U.S. policymakers focused on Latin America, rarely focus or even acknowledge race as a major factor in Latin America. Unsurprisingly, both predominately White institutions and many Latin American governments reinforce each other's apathy and ideological perspectives. Afro-Latinos, however, have not waited for policy wonks or their government to change on their own. They are changing their societies from within.

The numbers of people of African descent in Latin America are astounding. There are 150 million Afro-descendants in the Western Hemisphere. Brazil has more people of African descent than any country in Africa except Nigeria, making Afro-Brazilians the second largest population of Afro-descendants on the planet. The U.S. has the second largest population in the Hemisphere but it is quickly followed by Colombia, a country embroiled in a civil war with severe racial dimensions.

Rarely do we hear about the racial aspects of the war in Colombia on the evening news. Countries like Cuba and the Dominican Republic have formidable Afro-descendant populations but so does El Salvador, Honduras, Bolivia and Venezuela. Shockingly, anytime these countries are in the news, the coverage seems to “whitewash” the population implying this notion that racism is just an American construct.

These images rarely reflect the reality of racial diversity within these countries and give little space for heterogeneity of these communities. The few times we do see Afro-Latinos represented they are exoticized or regulated to the same stereotypical roles that African Americans have been struggling against.

Our own immigration debate in the U.S. is a very important area where Afro-Latinos have been rendered invisible. Immigration from Latin America is not a Black-Brown conflict. It is a result of unfair economic and political practices on both sides of the border. These practices disfranchise both African Americans and our brothers and sisters in the whole hemisphere. While immigration discussions explicate issues of alienation, race is rarely directly addressed as a factor in the movement of poor people into the U.S.

One thing that remains apparent is the similarity within our experiences. Regardless of country, we know that Afro-descendants throughout the Americas have less access to quality education, health care, housing and job security. Unfortunately, racism remains a reality throughout the world and Afro-descendant issues and priorities remain marginalized among U.S. foreign interests in Latin America.
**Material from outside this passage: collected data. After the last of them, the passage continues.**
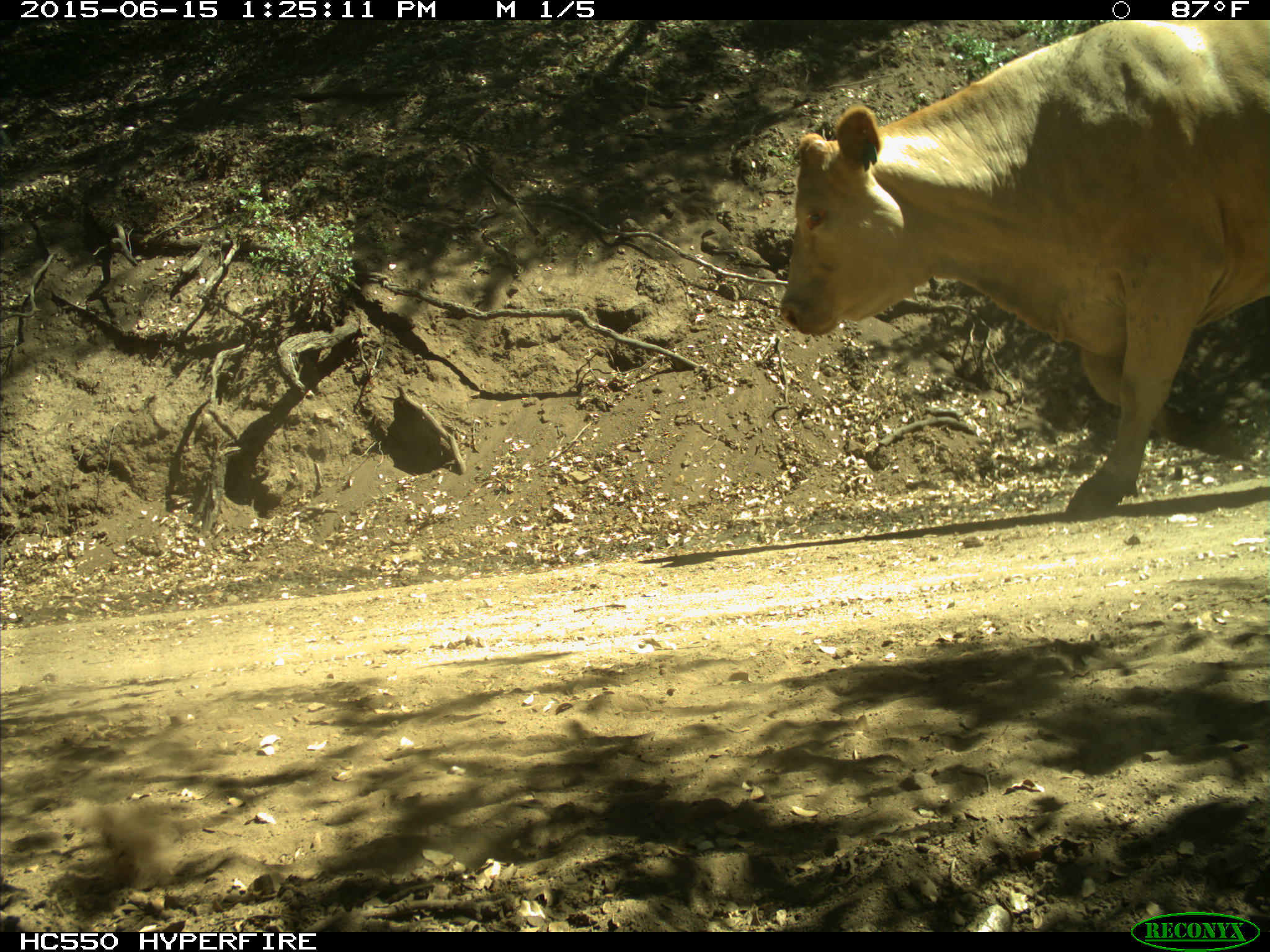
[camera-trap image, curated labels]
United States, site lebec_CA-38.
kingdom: Animalia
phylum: Chordata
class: Mammalia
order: Artiodactyla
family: Bovidae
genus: Bos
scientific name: Bos taurus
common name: domestic cow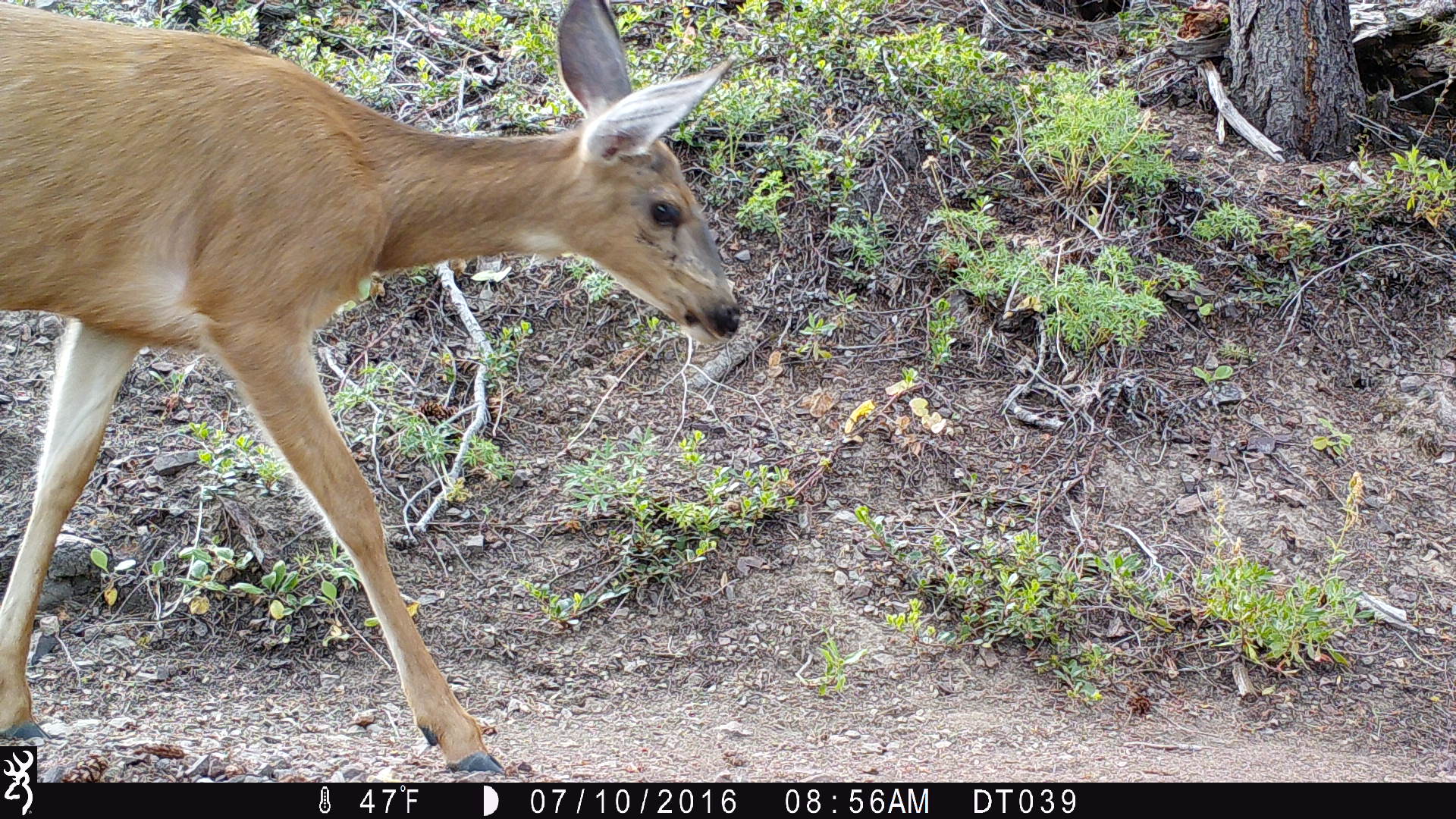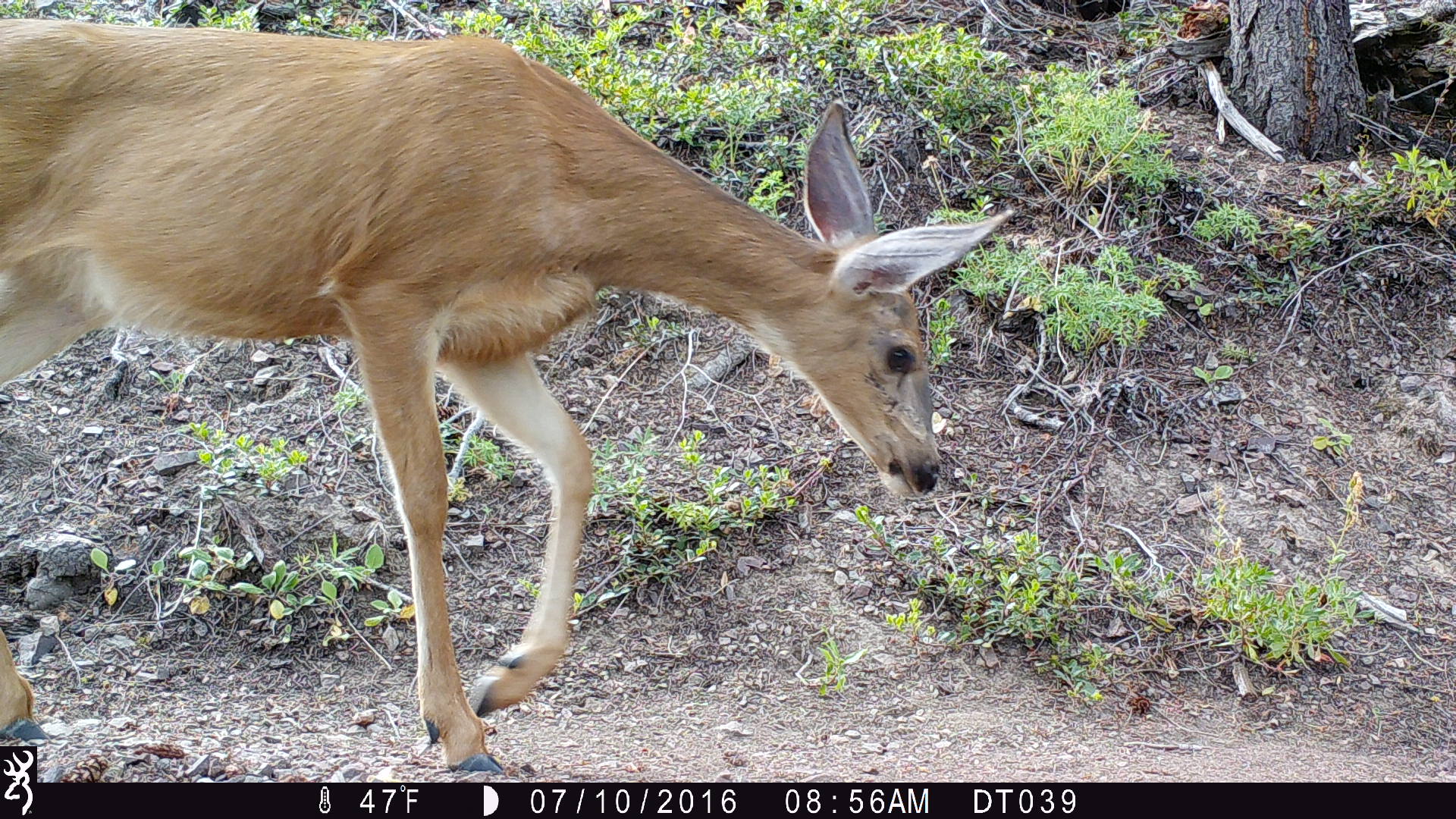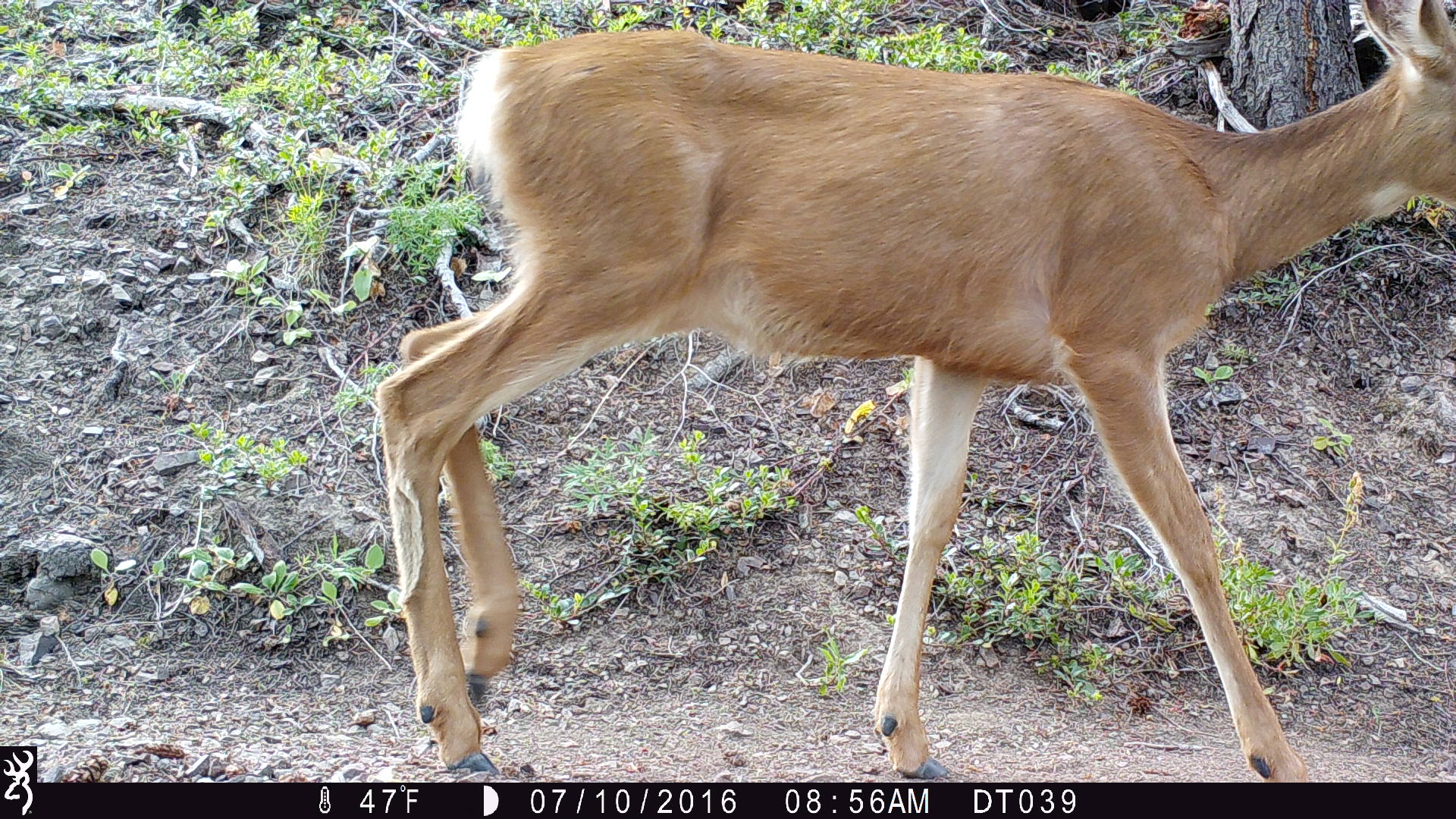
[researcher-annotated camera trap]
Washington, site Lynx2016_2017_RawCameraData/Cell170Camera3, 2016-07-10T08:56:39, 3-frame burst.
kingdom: Animalia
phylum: Chordata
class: Mammalia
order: Artiodactyla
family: Cervidae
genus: Odocoileus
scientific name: Odocoileus hemionus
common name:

I applaud U.S. policymakers who are prioritizing these conversations. During this year's Congressional Black Caucus conference, Congressman Donald Payne led a panel to discuss and address these issues that face Afro-Latinos. We need to take those unique dialogues to challenge not only our own knowledge but the media and our policymakers to give voice to a population that is 150 million strong but so often go uncounted.

(Nicole C. Lee is the executive director of TransAfrica Forum.)